Choose the Right Foods Going Forward
When your blood sugar is already high, the last thing you want is a snack that adds more fast-absorbing carbs. Focus on protein, healthy fat, and fiber, all of which slow glucose absorption and help stabilize levels rather than spike them further.
A small handful of almonds, walnuts, or pistachios (about 1.5 ounces) gives you fiber and fat with very few carbs. A quarter cup of cottage cheese with some berries, a hard-boiled egg, or a third cup of hummus with raw vegetables are all solid choices. Plain low-fat yogurt with fresh fruit works well too. Even three cups of air-popped popcorn is a surprisingly low-carb option. The common thread is avoiding refined carbs and pairing any carbs you do eat with protein or fat to slow digestion.
This isn’t the time for bread, crackers on their own, cereal, or fruit juice. Those will push your numbers higher before they come back down.

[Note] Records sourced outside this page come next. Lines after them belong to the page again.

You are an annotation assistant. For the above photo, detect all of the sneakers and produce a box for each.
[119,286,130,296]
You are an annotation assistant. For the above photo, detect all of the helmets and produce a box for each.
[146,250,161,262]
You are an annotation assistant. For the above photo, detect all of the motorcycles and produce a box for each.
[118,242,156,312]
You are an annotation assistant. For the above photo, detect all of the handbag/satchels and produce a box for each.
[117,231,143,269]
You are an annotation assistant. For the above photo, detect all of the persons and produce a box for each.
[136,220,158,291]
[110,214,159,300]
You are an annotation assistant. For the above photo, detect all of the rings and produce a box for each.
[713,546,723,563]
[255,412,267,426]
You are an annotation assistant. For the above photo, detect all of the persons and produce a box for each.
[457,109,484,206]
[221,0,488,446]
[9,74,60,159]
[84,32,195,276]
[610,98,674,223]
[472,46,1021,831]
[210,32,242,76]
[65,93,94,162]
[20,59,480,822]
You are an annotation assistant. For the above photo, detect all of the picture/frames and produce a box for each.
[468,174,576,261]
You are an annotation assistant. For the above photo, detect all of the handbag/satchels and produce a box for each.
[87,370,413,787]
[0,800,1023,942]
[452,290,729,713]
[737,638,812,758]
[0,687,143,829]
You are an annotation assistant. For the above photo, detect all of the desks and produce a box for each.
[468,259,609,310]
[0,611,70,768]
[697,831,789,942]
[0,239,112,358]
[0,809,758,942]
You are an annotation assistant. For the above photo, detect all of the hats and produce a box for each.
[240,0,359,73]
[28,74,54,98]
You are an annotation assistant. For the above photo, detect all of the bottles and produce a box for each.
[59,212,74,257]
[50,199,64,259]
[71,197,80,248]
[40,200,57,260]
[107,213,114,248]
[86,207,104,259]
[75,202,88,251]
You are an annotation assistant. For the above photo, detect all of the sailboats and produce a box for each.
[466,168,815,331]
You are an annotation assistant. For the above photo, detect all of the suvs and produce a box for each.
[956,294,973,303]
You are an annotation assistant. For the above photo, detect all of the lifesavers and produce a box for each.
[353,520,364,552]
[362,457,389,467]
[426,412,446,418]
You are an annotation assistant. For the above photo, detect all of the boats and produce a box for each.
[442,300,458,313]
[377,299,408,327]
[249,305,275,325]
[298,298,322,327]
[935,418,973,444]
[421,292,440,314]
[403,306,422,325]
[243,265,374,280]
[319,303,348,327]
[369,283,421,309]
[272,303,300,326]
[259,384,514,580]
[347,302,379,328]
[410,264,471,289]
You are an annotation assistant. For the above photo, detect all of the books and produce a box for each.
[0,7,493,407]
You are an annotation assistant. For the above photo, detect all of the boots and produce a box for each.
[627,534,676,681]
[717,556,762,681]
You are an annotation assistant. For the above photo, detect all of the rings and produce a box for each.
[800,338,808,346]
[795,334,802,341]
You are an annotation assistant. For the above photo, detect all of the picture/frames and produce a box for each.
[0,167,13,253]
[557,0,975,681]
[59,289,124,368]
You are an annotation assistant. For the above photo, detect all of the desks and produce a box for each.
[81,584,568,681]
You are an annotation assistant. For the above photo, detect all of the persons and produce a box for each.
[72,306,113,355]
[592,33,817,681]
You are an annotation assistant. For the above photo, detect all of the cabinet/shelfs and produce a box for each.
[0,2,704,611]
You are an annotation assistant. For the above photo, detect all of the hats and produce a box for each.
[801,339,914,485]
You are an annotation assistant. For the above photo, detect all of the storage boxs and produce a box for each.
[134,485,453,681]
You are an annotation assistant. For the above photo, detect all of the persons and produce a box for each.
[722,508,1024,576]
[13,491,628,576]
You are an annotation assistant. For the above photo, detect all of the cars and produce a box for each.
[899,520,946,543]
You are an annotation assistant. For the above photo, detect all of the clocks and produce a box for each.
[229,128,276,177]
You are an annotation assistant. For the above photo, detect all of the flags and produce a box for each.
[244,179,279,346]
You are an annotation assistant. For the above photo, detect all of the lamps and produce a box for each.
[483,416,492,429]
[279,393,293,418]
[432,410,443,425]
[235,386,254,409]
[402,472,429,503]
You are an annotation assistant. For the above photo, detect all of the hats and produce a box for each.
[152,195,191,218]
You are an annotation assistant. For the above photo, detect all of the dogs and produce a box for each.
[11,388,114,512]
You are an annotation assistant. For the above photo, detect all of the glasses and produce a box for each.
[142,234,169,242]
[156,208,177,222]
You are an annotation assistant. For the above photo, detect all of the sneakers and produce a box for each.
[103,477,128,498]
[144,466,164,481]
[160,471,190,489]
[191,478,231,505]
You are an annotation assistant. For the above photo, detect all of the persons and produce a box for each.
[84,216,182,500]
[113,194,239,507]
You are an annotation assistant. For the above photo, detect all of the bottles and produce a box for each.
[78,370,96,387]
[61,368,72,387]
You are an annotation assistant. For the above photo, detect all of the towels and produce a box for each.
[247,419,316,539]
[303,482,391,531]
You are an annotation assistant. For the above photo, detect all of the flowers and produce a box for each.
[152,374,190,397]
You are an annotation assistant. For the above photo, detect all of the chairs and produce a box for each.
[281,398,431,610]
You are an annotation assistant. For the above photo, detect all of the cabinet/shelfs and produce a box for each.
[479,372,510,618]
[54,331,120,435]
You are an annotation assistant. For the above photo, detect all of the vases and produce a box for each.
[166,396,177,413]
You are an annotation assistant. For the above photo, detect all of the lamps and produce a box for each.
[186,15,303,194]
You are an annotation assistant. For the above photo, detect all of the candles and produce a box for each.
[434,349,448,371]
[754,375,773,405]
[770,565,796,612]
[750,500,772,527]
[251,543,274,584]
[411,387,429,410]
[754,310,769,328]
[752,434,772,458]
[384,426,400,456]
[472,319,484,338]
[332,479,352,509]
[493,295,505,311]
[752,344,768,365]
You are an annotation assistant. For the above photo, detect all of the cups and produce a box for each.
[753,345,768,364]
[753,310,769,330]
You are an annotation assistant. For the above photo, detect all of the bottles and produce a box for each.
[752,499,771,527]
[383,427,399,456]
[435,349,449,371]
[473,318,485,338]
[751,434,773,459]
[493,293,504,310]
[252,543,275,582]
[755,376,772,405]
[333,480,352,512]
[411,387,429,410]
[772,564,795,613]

When High Blood Sugar Is an Emergency
There’s no single universally agreed-upon cutoff for “go to the ER now.” Clinical guidelines have used thresholds ranging from 300 to 400 mg/dL to define severe hyperglycemia. As a practical rule, a reading above 300 mg/dL that doesn’t come down with your usual correction methods deserves a call to your doctor or a trip to urgent care. If you’re above 300 and showing DKA symptoms (vomiting, confusion, fruity breath, rapid breathing), go to the emergency room.
Persistent readings above 180 mg/dL checked on two separate occasions are the clinical threshold at which insulin therapy is typically started or adjusted. If you’re not on insulin and you’re consistently seeing numbers in this range, that’s a conversation worth having with your provider sooner rather than later.